• _Text passage_:
== Segment start ==

Poor old Gilbert is getting restless. Despite the fact that there is more interest in wildlife than ever before, it seems that most of the so-called conservation organisations are losing interest in species. Instead they prefer to babble on about landscape scale conservation and ecosystem services (whatever they are). Could this be because most of their staff don't have any knowledge about species if they don't have four legs?
This is my attempt to encourage an interest in good old-fashioned natural history.

Wednesday, 28 October 2015

Entering the Lyons Den

One of my favourite wildlife blogs (albeit almost as quiet as this one in recent times) is The Lyons Den, written by a Sussex ecologist. Today we entered Lyon country in the hope of catching up with one of the Sussex-bred Long-tailed Blues that has been emerging recently. I tried several times during the last Long-tailed Blue invasion but my only reward was a 'probable' at a range of about 20 metres that flew off, never to be seen again. During the last invasion I spent a lot of time staring at Broad-leaved Everlasting-pea at the derelict Shoreham cement works so I was rather dismayed to be told by my local contact that this was the best place to try this time. A sense of deja vu quickly descended as the only butterflies to be seen were a couple of Speckled Wood. My contact was racing around various sites where he had seen the butterfly but was having a similar level of success.

Just when it all seemed futile, a message came through saying 'get yourself to Southwick Basin asap'. My contact had not only found one but he kept his shadow over it so that it didn't fly off before we got there.

Once the sun was allowed to fall on the butterfly, it opened its wings for a couple of minutes before flying and vanishing into thin air.

So a huge debt of thanks is owed to this person, not only for finding the butterfly but for having the presence of mind to keep it shaded long enough for us to see it.

Monday, 26 October 2015

A bunch of useless twonks

It's been a while since my last rant and my reader is keen that I have a go about this so.......

Back in 2013 I found the ichneumon wasp Lymantrichneumon disparis new to Britain. It was found on an RSPB reserve and they were keen to issue a press release about the find but I insisted that nothing was done before the discovery was properly published in a relevant journal. This took some time but the paper was eventually published a couple of months ago so I gave the RSPB the go-ahead to do the press release. They consulted me on the draft and I made a few changes so that it was factually correct. I put up with the cheesy quote attributed to me, even though it bore no relation to anything that I did or would say. It seems that all press releases have to have some sort of naff quote of this sort.

== Segment end ==

• _Available data_:
== Segment start ==

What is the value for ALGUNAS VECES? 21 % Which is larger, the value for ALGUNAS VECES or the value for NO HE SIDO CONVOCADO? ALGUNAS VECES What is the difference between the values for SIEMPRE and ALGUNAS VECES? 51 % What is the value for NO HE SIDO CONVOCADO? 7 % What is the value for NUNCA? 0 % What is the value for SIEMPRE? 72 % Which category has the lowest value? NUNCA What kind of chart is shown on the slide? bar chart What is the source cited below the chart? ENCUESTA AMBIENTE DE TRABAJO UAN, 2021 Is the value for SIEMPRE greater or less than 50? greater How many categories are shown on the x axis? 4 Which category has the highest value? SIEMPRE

== Segment end ==
== Segment start ==

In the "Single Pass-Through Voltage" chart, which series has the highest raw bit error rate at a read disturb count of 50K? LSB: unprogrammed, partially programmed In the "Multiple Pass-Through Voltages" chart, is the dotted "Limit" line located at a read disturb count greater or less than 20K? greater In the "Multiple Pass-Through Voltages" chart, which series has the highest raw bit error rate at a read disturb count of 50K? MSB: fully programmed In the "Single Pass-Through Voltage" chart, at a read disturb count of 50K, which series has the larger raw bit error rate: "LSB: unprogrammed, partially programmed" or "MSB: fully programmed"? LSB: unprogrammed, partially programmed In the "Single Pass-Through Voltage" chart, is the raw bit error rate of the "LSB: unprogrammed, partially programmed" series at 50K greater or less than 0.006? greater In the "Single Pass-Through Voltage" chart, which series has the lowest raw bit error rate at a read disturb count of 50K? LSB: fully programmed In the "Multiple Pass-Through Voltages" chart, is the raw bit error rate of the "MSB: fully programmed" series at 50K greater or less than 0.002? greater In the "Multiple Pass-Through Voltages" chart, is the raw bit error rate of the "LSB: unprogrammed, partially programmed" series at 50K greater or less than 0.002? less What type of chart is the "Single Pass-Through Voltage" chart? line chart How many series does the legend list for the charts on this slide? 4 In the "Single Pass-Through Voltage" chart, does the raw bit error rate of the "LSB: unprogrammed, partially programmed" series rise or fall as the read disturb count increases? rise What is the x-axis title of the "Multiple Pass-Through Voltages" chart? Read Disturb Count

== Segment end ==

• _What to do_:
**A.** Using the wildlife blog text, answer each question:
(i) What plant did the writer spend a lot of time staring at during the last Long-tailed Blue invasion?
(ii) To what place did the message tell the writer to get "asap"?
(iii) In what year did the writer find the ichneumon wasp Lymantrichneumon disparis new to Britain?
**B.** From the wildlife blog text, reproduce the part that opens with the words "Back in 2013" and closes with "of this sort.".

• _Task responses_:
**A.**
(i) Broad-leaved Everlasting-pea
(ii) Southwick Basin
(iii) 2013

**B.**
Back in 2013 I found the ichneumon wasp Lymantrichneumon disparis new to Britain. It was found on an RSPB reserve and they were keen to issue a press release about the find but I insisted that nothing was done before the discovery was properly published in a relevant journal. This took some time but the paper was eventually published a couple of months ago so I gave the RSPB the go-ahead to do the press release. They consulted me on the draft and I made a few changes so that it was factually correct. I put up with the cheesy quote attributed to me, even though it bore no relation to anything that I did or would say. It seems that all press releases have to have some sort of naff quote of this sort.